> **Texte d'étude**:
LA S.A.M.I.R : première raffinerie de pétrole du Maroc

1961, construite en un temps record, le Maroc est désormais doté d’une importante raffinerie de pétrole.

Elle marquera la naissance de la S.A.M.I.R., la Société anonyme marocaine italienne de raffinage.

Créationd'une rafinerie au Maroc

Le Maroc se dote d’une importante raffinerie de pétrole, dont la construction a été achevée en 1961 dans des délais rapides.

En 1959, la Société anonyme marocaine italienne de raffinage (S.A.M.I.R.) naît de l’initiative commune du Bureau des études et des participations industrielles (B.E.P.I.) et de l’A.N.I.C., société italienne dépendant de l’Office national des hydrocarbures (E.N.I.), dirigée par M. Enrico Mattei (en joint-venture avec la compagnie AGIP). L’industriel italien Enrico Mattei, qui a offert un partenariat à 50/50, très différent des formes de concession normalement proposées par les grandes compagnies pétrolières européennes plus proches du 15/85 5.

> **Consignes**:
[1] D'après le texte sur la S.A.M.I.R., répondez aux questions suivantes :
(a) En quelle année la construction de la raffinerie a-t-elle été achevée ?
(b) En quelle année la S.A.M.I.R. est-elle née ?
(c) Quel partenariat Enrico Mattei a-t-il offert ?
[2] Poursuivez le texte sur la S.A.M.I.R. au-delà de sa dernière phrase.
Les lignes ci-après proviennent d'une source distincte du texte sur la S.A.M.I.R.

> **Extrait de données**:
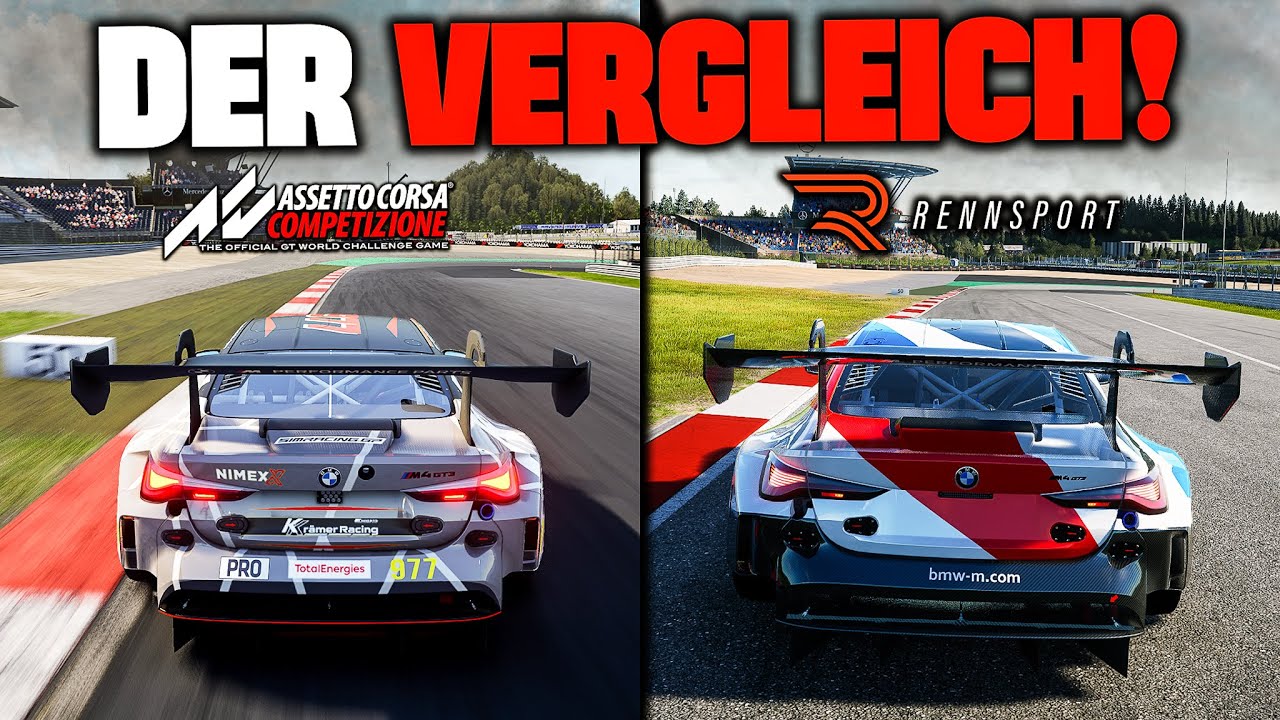 ACC vs Rennsport | Der DIREKTE Vergleich auf dem Nürburgring! | Mabix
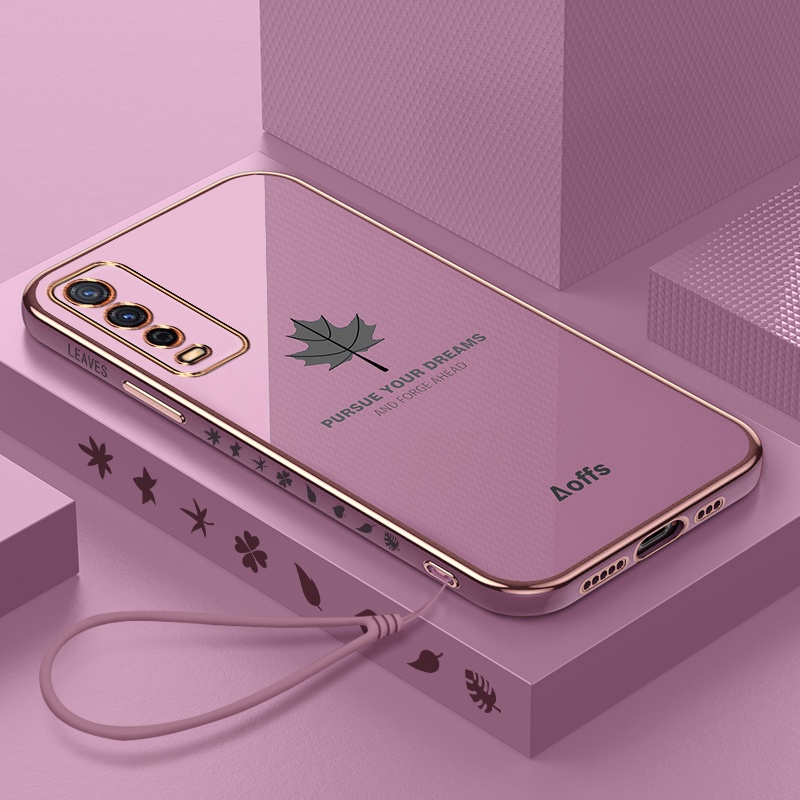 Ốp Điện Thoại Mềm Hình Chiếc Lá Cho VIVO y12s y20i y20s y12a y20 y20sg y20 y12a y12s y20s y11 y12 y15 y17 y19 Y16 Y35 Y02S 2022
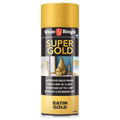 White Knight Super Gold Satin Spray Paint 300g Metallic Indoor Outdoor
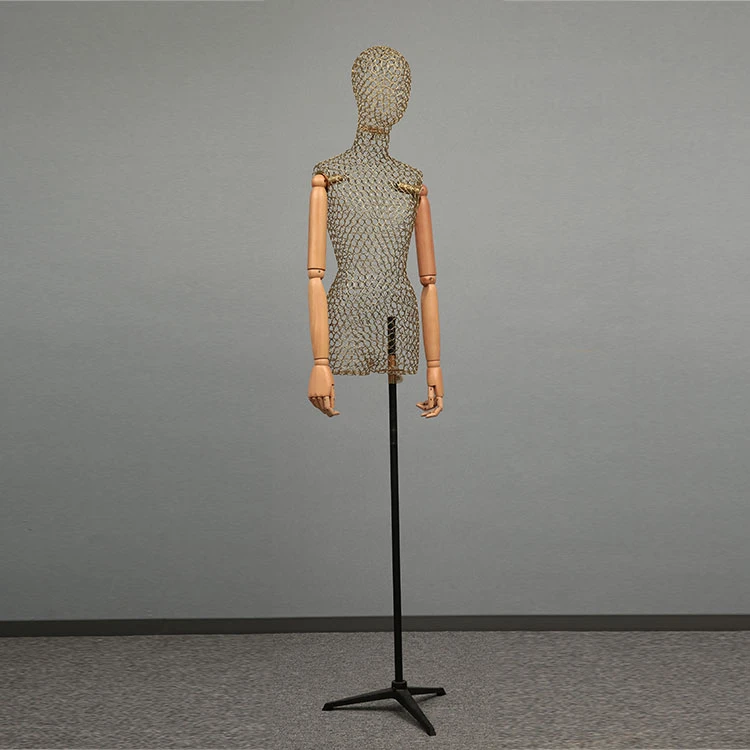 Good Quality Gold Female Mannequin Wholesale Full Body Display Gold Mannequin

> **Réponses attendues**:
[1]
(a) En 1961.
(b) En 1959.
(c) Un partenariat à 50/50.

[2]
La création de la SAMIR répond à une volonté politique d’émancipation de l’économie marocaine au lendemain de l’indépendance du pays.

Cette même année 1959, commence la construction de la première unité de distillation de pétrole brut à Mohammedia d’une capacité de 1,25 million de tonnes par an4.

La S.A.M.I.R. est ainsi la seule raffinerie (2022) de pétrole au Maroc et une des principales raffineries d’Afrique.

La raffinerie est placée près du port pétrolier de Mohammédia, dans la plus grande zone industrielle des carburants au Maroc. Elle fut conçue par la S.N.A.M.-Progetti pour traiter 1 250 000 tonnes par an de brut. Elle est reliée au port par un pipe-line moderne.

Bien que la S.A.M.I.R. soit présentée comme le premier employeur de la ville de Mohammédia, l’entreprise a dû faire face à de nombreuses critiques à cause de la pollution atmosphérique et maritime causée par la raffinerie.

Les installations

Ce complexe comprend une installation topping et une installation de reforming catalytique, précédé d’une désulfuration d’essence, ayant une capacité de 230 000 tonnes par an pour la fraction d’essence de 90-190° C.

On a aussi prévu trois installations de traitement chimique ayant respectivement une capacité de 15500 t./an de G.P.L., de 85 000 t./an d’essence légère et de 63 000 t./an de pétrole. Les deux premières sont de type continu et la dernière de type discontinu.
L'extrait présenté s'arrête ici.